Best thing to probably do is to not touch them and wait until they grow back I suppose.


----------



## Wrathie83 (Nov 19, 2015)

Doh! You'll not be the first or the last and if it helps, my dad did it one christmas after being brought a head shaver by my mum. Anyhow the daft idiot decided it would be a fab idea to "trim" his eyebrows as they were getting longish, to cut a long story short, he ended up not shaving one eyebrow off, he shaved off both and somehow his eyelashes :|.


----------



## Acruoxil (Nov 19, 2015)

Yo just use one of your black pens off your school bag and fill them in. Or draw something fancy. Or shave the other eyebrow halfway too.


----------



## Sugilite (Nov 19, 2015)

Aerate said:


> Yo just use one of your black pens off your school bag and fill them in. Or draw something fancy. Or shave the other eyebrow halfway too.





Who tf fills their eyebrows with a pen that's ugly asf
He trying to make people bully you or talk about you 
You better look up makeup tutorials and get your sht together


----------



## cIementine (Nov 19, 2015)

i did that once (i was 10) and it made no difference to my eyebrow since they were pretty light
maybe just wait for it to grow back, draw them on
or shave your legs and stick each individual hair onto where your eyebrow should be


----------



## yukikotobuki (Nov 19, 2015)

Don't worry, they'll grow back, and you're not the only one. Like a couple of months back I bought some eyebrow trimmers and tweezers and decided I'd try to tackle my monstrous eyebrows, and it was an absolute disaster. I had to cut my bangs so that I could hide them.

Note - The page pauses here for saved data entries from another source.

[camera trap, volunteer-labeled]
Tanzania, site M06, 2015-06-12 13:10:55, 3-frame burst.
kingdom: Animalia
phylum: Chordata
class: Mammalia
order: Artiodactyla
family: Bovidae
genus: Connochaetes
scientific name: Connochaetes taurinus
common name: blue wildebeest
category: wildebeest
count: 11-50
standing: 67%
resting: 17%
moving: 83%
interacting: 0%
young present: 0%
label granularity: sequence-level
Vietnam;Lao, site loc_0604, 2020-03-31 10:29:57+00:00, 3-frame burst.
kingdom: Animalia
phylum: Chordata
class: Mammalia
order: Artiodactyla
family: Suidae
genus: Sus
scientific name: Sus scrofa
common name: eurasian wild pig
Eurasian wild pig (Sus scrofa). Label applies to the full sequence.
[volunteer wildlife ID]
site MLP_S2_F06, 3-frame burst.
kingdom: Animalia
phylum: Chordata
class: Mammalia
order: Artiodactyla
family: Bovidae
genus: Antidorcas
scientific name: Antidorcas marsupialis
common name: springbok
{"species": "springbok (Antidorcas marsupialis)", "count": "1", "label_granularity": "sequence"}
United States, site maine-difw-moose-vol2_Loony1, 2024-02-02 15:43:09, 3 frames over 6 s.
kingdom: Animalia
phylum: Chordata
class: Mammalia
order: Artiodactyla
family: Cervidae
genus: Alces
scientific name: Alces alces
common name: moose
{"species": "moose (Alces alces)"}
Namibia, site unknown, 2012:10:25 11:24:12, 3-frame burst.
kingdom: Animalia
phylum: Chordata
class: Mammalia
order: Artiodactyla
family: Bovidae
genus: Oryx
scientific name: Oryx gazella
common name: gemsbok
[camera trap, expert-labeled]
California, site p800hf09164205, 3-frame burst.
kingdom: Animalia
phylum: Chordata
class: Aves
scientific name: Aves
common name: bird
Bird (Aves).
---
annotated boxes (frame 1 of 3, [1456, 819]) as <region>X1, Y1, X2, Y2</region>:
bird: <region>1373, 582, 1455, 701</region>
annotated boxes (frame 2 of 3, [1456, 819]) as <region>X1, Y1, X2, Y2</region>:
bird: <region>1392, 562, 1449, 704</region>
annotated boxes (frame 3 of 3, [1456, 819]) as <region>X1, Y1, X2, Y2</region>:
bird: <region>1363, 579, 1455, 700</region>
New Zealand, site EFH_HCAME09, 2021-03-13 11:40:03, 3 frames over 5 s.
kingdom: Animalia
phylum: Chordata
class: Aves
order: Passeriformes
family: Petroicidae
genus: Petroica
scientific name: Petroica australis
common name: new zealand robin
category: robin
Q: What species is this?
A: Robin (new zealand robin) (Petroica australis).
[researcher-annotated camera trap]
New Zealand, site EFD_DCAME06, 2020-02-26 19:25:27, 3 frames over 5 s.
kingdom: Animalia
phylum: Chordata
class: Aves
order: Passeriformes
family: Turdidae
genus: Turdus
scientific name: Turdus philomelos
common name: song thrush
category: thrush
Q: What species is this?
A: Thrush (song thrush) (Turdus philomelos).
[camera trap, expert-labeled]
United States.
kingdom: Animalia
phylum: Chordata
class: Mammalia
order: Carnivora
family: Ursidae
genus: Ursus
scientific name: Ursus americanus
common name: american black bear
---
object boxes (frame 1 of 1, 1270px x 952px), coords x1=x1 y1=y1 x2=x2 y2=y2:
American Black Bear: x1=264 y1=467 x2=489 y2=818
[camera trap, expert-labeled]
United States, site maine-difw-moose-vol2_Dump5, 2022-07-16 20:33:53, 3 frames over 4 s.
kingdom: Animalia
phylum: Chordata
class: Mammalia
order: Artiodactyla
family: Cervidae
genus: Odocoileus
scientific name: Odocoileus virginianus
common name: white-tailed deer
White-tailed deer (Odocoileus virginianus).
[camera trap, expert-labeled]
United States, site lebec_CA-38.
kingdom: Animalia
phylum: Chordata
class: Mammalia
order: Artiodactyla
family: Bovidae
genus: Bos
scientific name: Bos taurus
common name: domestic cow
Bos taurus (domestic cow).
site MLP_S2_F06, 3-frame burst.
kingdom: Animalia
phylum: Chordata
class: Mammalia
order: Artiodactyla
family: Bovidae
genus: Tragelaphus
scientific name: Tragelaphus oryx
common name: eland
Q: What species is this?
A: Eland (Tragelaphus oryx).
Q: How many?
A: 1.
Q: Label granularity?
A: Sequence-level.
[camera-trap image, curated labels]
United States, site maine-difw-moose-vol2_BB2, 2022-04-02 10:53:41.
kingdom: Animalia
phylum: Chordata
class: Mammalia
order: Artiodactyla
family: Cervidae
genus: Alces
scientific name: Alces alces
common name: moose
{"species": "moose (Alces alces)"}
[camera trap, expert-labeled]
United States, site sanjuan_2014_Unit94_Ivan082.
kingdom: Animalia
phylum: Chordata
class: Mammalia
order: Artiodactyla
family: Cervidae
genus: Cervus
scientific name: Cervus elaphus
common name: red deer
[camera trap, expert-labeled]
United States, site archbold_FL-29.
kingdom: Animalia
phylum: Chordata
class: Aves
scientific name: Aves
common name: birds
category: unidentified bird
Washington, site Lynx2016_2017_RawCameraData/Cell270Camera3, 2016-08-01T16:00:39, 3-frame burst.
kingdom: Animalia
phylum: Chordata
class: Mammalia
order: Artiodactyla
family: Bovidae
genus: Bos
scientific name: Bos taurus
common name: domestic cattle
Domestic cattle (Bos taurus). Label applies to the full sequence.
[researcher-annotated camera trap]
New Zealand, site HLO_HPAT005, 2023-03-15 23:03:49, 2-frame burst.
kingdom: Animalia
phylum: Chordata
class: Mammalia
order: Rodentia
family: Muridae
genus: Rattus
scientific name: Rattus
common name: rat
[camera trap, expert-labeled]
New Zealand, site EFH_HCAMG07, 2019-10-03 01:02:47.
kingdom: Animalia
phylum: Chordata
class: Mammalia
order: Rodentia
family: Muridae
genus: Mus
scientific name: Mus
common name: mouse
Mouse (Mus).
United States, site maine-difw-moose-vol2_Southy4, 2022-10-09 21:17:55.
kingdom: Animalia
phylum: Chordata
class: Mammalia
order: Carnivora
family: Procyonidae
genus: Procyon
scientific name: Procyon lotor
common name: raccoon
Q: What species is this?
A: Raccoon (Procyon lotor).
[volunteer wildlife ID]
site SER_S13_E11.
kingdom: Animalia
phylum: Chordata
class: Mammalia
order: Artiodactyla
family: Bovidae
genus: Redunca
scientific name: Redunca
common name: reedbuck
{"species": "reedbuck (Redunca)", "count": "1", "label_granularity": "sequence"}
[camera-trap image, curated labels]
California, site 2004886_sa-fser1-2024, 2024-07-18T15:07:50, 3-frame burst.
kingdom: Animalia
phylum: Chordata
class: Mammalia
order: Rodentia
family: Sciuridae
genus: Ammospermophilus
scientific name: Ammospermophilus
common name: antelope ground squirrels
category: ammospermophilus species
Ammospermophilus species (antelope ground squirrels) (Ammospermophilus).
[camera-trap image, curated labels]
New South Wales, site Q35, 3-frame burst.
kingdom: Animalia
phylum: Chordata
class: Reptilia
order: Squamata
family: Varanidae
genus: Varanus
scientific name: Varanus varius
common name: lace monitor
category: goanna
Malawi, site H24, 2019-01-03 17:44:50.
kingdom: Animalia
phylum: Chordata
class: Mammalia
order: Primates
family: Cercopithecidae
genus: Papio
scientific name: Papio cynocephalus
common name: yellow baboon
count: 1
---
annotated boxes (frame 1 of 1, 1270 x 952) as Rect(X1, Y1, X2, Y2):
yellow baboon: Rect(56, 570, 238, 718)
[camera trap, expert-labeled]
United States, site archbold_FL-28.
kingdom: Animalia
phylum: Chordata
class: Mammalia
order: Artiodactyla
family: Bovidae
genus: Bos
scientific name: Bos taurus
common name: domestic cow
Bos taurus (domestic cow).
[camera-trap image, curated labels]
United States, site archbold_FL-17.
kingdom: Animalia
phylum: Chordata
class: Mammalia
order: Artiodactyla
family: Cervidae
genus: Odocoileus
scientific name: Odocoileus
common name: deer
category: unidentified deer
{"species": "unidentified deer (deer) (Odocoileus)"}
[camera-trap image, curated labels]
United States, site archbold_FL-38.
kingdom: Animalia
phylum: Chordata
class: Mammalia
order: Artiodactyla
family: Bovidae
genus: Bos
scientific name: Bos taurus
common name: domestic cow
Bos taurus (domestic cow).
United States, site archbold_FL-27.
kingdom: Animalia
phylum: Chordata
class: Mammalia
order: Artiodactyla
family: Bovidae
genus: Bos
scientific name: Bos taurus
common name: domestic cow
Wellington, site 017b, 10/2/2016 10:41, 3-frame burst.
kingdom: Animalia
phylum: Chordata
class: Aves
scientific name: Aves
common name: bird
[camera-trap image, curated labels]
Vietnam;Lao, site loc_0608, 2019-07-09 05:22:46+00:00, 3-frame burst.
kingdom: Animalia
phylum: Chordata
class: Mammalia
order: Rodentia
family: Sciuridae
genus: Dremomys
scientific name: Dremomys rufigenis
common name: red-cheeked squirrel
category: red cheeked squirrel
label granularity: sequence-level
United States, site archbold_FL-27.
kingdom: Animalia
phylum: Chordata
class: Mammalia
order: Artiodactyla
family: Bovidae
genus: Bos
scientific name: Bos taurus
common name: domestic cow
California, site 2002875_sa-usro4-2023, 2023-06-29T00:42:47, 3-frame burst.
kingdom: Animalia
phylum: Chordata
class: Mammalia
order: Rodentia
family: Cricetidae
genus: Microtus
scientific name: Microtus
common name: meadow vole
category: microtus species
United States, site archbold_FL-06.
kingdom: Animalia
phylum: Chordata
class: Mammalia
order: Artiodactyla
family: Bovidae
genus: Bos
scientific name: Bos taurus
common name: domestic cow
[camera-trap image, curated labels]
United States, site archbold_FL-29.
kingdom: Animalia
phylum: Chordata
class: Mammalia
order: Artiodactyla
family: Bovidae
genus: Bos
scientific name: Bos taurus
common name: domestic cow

Anyway, let them grow back, then either go to a professional, look up some really good tutorials, or learn to love your brows the way they are. I'm sure you're lovely with them!


----------



## Celestefey (Nov 19, 2015)

Don't worry about it so much. It's hair so it will grow back, especially if it's only like short hair on your eyebrows, they'll grow back very quickly! I sometimes feel that way when I get like a bad haircut or something, I just say, hey, it's just hair, it'll grow back soon enough. ^^ And then I feel a bit better about it, knowing it won't last forever, it just takes a bit of time.


----------



## visibleghost (Nov 19, 2015)

yeah, it will grow back. i suggest that you shouldn't shave your eyebrows like that ever again. just pluck out the hairs instead ;;


----------



## piichinu (Nov 19, 2015)

lol you probably look better that way


----------



## RhinoK (Nov 22, 2015)

piichinu said:


> lol you probably look better that way



**** off piichinu ur not even rich

- - - Post Merge - - -



Sugilite said:


> Who tf fills their eyebrows with a pen that's ugly asf
> He trying to make people bully you or talk about you
> You better look up makeup tutorials and get your sht together



i used acrylic paint and no one noticed it's alright

- - - Post Merge - - -



snoozit said:


> you must look ugly right now...



not as ugly as u xo

- - - Post Merge - - -



kayleee said:


> Listen you had a unibrow before whatever carnage you've done on your eyebrows is an improvement



it was a very subtle unibrow

- - - Post Merge - - -



Tao said:


> Saw the line "MENTAL story".
> 
> 
> Disappointed that the story didn't involve cow tipping, losing a friend in a strange country or waking up in bed with a traffic cone.



maybe that'll be the MENTAL(er) story when i shave off both



Javocado said:


> Eyebrows Brewster's from time to time and this is wild



stop this


----------



## Acruoxil (Nov 22, 2015)

Sugilite said:


> Who tf fills their eyebrows with a pen that's ugly asf
> He trying to make people bully you or talk about you
> You better look up makeup tutorials and get your sht together



lol i could care less about that, if it isn't apparent yet my post was a joke


----------